::: Data for analysis
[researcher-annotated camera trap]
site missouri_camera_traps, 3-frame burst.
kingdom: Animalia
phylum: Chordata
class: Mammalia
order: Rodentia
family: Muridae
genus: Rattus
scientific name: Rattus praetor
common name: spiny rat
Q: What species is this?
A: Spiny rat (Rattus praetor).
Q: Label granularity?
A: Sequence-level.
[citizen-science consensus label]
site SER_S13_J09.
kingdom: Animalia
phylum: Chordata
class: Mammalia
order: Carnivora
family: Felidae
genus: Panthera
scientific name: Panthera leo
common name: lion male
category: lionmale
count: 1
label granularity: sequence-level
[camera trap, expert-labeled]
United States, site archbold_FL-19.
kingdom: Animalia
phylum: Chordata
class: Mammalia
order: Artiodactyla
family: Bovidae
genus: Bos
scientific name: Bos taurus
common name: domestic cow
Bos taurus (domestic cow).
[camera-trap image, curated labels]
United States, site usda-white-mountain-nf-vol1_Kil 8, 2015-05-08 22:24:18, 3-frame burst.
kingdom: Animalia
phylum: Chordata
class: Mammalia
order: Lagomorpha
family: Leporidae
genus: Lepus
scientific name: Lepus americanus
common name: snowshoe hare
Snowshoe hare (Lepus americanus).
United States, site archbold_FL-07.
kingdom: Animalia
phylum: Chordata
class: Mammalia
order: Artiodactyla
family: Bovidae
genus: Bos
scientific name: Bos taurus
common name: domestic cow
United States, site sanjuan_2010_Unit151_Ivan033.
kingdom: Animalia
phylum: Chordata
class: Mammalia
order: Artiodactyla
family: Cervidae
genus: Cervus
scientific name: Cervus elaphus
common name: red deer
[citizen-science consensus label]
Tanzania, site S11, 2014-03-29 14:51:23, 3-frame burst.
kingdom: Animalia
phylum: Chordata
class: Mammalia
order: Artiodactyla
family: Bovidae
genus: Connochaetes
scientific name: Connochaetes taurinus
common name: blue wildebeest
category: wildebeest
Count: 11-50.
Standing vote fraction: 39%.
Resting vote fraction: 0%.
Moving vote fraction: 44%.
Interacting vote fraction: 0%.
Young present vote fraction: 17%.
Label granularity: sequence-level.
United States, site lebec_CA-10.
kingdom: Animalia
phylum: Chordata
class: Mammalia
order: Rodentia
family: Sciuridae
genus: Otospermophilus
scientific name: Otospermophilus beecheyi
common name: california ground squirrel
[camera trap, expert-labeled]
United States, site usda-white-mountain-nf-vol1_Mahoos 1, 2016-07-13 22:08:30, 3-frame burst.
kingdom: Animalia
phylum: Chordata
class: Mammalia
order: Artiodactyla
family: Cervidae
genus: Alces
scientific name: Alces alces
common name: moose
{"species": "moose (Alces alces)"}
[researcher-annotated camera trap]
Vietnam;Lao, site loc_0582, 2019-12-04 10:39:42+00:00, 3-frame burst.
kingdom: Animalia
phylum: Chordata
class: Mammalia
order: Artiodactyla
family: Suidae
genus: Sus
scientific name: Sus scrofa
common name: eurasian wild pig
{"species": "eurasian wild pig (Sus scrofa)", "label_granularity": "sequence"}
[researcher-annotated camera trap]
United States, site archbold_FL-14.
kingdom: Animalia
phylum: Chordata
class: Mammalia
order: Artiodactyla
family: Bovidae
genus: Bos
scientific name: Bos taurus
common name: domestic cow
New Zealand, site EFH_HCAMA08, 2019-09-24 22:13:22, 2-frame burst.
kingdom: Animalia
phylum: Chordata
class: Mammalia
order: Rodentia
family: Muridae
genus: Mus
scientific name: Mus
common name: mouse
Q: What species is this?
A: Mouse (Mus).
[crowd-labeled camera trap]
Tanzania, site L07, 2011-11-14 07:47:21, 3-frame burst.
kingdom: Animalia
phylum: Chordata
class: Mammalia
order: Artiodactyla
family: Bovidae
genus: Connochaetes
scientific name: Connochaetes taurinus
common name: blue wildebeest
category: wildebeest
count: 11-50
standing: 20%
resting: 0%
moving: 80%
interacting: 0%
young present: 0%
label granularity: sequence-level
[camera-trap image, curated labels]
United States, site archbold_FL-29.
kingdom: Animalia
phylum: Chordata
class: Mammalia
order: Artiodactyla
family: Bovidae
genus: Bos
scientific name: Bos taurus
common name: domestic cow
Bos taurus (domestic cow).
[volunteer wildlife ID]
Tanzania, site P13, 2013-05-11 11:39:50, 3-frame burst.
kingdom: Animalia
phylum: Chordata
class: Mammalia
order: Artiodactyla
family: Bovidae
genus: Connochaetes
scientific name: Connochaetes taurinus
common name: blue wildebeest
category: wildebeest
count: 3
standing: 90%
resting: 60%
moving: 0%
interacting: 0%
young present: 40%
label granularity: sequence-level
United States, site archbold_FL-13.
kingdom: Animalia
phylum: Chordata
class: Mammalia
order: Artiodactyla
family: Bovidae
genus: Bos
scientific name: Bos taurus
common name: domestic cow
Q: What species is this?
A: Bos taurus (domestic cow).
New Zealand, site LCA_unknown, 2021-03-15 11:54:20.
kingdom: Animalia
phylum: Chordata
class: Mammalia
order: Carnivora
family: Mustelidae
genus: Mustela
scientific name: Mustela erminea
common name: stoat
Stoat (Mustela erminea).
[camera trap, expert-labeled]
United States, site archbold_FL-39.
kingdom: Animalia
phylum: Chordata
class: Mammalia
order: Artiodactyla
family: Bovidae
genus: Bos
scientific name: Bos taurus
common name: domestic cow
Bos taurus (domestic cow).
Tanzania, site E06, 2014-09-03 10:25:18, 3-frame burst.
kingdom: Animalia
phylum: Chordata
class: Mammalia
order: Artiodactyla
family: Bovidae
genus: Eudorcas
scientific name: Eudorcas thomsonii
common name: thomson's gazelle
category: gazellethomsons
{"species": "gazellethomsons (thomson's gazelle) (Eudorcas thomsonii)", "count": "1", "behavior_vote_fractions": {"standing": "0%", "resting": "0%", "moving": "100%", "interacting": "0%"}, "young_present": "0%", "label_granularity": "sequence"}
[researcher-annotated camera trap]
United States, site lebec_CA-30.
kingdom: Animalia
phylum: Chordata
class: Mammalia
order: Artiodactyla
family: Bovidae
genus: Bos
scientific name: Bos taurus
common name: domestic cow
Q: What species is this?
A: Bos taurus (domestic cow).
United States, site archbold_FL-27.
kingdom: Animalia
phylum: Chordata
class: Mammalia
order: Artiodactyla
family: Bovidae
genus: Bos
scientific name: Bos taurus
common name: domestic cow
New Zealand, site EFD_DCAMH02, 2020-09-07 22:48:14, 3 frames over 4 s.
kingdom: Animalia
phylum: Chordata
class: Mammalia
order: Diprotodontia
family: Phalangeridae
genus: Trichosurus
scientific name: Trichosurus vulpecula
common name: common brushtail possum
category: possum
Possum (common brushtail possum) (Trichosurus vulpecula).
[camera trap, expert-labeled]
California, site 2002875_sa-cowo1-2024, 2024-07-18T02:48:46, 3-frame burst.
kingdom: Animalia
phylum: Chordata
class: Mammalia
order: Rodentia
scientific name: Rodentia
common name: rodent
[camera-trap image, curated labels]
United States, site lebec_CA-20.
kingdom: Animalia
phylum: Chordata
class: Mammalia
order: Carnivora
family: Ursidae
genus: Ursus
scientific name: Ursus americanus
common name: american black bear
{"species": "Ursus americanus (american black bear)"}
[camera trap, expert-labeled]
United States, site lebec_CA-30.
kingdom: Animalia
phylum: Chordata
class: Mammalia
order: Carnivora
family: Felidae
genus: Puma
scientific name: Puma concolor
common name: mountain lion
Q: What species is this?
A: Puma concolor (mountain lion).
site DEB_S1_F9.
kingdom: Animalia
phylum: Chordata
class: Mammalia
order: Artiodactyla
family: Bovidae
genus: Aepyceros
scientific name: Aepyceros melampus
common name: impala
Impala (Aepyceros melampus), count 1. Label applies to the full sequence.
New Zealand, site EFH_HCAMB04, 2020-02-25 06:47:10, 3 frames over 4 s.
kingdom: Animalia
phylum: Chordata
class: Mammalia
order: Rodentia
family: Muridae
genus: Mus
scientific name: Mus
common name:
::::::
Work to be completed: Reproduce each line of the data containing the word "mountain".

Finished exercise:
United States, site usda-white-mountain-nf-vol1_Kil 8, 2015-05-08 22:24:18, 3-frame burst.
United States, site usda-white-mountain-nf-vol1_Mahoos 1, 2016-07-13 22:08:30, 3-frame burst.
common name: mountain lion
A: Puma concolor (mountain lion).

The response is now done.